#### Exercise directions:
Reproduce the records verbatim, from the line containing "Across the window" up to and including the line containing "370 centimetres".

-------- Working data

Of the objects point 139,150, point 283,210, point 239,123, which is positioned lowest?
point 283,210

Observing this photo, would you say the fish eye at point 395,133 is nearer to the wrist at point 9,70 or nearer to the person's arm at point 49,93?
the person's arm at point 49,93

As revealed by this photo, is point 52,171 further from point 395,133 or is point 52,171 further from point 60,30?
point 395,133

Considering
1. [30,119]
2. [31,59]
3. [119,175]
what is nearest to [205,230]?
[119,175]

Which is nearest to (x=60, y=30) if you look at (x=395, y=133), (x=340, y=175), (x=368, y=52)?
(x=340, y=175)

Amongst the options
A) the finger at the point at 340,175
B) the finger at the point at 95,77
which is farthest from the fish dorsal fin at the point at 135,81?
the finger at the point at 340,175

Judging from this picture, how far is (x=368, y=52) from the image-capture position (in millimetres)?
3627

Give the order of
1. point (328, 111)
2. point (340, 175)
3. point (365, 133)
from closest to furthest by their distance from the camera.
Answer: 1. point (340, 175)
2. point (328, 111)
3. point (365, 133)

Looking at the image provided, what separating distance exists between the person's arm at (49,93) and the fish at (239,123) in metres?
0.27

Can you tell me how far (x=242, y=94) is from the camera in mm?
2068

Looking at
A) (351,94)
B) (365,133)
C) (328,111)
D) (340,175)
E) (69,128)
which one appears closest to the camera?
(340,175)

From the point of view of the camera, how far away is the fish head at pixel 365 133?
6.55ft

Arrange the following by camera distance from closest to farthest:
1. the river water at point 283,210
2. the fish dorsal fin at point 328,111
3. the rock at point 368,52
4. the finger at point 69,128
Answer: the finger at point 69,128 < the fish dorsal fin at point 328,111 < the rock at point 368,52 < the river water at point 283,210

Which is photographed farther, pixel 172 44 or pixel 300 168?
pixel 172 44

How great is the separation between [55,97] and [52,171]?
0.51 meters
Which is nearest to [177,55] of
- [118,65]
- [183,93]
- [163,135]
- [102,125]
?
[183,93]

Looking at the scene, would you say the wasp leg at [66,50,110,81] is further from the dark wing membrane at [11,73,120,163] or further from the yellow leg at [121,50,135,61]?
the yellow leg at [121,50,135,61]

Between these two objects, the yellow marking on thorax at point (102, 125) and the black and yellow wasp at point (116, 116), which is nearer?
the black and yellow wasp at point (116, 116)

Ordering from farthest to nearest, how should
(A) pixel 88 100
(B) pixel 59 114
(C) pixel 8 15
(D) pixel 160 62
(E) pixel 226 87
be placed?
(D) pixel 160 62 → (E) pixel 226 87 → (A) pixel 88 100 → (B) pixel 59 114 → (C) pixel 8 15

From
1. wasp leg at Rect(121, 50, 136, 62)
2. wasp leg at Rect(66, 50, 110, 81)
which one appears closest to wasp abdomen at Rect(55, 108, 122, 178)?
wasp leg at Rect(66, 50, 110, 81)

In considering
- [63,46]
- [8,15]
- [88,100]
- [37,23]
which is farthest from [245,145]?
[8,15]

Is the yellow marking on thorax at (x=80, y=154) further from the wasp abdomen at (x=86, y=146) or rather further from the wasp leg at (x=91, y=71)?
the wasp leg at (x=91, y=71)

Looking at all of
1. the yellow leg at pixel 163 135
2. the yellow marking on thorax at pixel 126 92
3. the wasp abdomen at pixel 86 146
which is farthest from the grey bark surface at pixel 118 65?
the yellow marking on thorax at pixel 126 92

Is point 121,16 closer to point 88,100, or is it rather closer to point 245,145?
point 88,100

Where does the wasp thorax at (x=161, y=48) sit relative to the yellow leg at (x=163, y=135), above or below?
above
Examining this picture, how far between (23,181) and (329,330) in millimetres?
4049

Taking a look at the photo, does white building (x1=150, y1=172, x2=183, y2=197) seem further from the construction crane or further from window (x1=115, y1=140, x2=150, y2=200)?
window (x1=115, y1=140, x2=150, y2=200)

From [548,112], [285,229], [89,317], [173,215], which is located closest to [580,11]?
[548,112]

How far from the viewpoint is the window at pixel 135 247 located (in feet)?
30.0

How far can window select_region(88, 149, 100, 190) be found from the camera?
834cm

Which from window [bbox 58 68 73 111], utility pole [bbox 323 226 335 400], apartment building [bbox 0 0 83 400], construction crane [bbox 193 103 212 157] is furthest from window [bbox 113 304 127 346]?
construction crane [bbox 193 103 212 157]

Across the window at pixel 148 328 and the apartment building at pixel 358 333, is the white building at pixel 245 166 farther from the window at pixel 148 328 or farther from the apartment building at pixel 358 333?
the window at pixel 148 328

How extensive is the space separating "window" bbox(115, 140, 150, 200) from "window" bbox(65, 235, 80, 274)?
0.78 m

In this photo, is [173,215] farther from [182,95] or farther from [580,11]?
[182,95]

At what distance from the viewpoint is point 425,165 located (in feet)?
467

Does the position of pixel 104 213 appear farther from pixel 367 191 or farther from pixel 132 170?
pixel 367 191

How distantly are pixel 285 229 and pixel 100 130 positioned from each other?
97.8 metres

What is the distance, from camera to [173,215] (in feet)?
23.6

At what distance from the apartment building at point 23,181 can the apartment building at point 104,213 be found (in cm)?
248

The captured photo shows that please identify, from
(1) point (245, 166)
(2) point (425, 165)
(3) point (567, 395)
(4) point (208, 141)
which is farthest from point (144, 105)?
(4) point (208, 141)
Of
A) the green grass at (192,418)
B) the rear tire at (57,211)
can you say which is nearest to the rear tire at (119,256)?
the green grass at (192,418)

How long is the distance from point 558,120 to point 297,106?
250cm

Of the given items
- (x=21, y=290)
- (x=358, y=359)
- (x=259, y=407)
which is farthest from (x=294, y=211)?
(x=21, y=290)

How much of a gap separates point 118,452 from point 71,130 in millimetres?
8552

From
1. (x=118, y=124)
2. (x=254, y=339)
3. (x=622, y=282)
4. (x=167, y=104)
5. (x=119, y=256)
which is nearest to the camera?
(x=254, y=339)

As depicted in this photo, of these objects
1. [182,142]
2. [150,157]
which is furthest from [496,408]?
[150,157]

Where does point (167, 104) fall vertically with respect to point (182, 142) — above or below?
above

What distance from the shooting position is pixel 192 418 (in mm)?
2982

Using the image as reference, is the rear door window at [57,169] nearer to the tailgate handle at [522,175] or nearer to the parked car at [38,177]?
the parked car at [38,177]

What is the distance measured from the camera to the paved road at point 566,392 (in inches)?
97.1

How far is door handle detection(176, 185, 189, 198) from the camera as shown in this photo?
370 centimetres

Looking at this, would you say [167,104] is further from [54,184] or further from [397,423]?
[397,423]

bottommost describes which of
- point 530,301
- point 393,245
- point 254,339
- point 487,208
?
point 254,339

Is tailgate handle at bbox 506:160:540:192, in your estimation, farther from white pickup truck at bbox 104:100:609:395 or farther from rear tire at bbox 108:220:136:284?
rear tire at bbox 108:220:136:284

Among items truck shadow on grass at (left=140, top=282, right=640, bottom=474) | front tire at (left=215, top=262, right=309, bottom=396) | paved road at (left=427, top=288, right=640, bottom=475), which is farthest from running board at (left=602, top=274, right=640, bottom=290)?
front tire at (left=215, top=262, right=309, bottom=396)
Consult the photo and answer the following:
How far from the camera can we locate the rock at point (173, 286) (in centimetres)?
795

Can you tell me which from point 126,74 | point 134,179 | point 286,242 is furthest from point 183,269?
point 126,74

----------------

#### Task output:
Across the window at pixel 148 328 and the apartment building at pixel 358 333, is the white building at pixel 245 166 farther from the window at pixel 148 328 or farther from the apartment building at pixel 358 333?
the window at pixel 148 328

How extensive is the space separating "window" bbox(115, 140, 150, 200) from "window" bbox(65, 235, 80, 274)?
0.78 m

In this photo, is [173,215] farther from [182,95] or farther from [580,11]?
[182,95]

At what distance from the viewpoint is point 425,165 located (in feet)?
467

Does the position of pixel 104 213 appear farther from pixel 367 191 or farther from pixel 132 170?
pixel 367 191

How distantly are pixel 285 229 and pixel 100 130 positioned from each other?
97.8 metres

What is the distance, from camera to [173,215] (in feet)?
23.6

At what distance from the apartment building at point 23,181 can the apartment building at point 104,213 be found (in cm)?
248

The captured photo shows that please identify, from
(1) point (245, 166)
(2) point (425, 165)
(3) point (567, 395)
(4) point (208, 141)
which is farthest from point (144, 105)?
(4) point (208, 141)
Of
A) the green grass at (192,418)
B) the rear tire at (57,211)
can you say which is nearest to the rear tire at (119,256)?
the green grass at (192,418)

How long is the distance from point 558,120 to point 297,106?
250cm

Of the given items
- (x=21, y=290)
- (x=358, y=359)
- (x=259, y=407)
which is farthest from (x=294, y=211)?
(x=21, y=290)

How much of a gap separates point 118,452 from point 71,130 in millimetres?
8552

From
1. (x=118, y=124)
2. (x=254, y=339)
3. (x=622, y=282)
4. (x=167, y=104)
5. (x=119, y=256)
which is nearest to the camera?
(x=254, y=339)

As depicted in this photo, of these objects
1. [182,142]
2. [150,157]
which is furthest from [496,408]?
[150,157]

Where does point (167, 104) fall vertically with respect to point (182, 142) — above or below?
above

What distance from the shooting position is pixel 192 418 (in mm)?
2982

Using the image as reference, is the rear door window at [57,169] nearer to the tailgate handle at [522,175] or nearer to the parked car at [38,177]?
the parked car at [38,177]

What is the distance measured from the camera to the paved road at point 566,392 (in inches)?
97.1

How far is door handle detection(176, 185, 189, 198) from the camera as shown in this photo?
370 centimetres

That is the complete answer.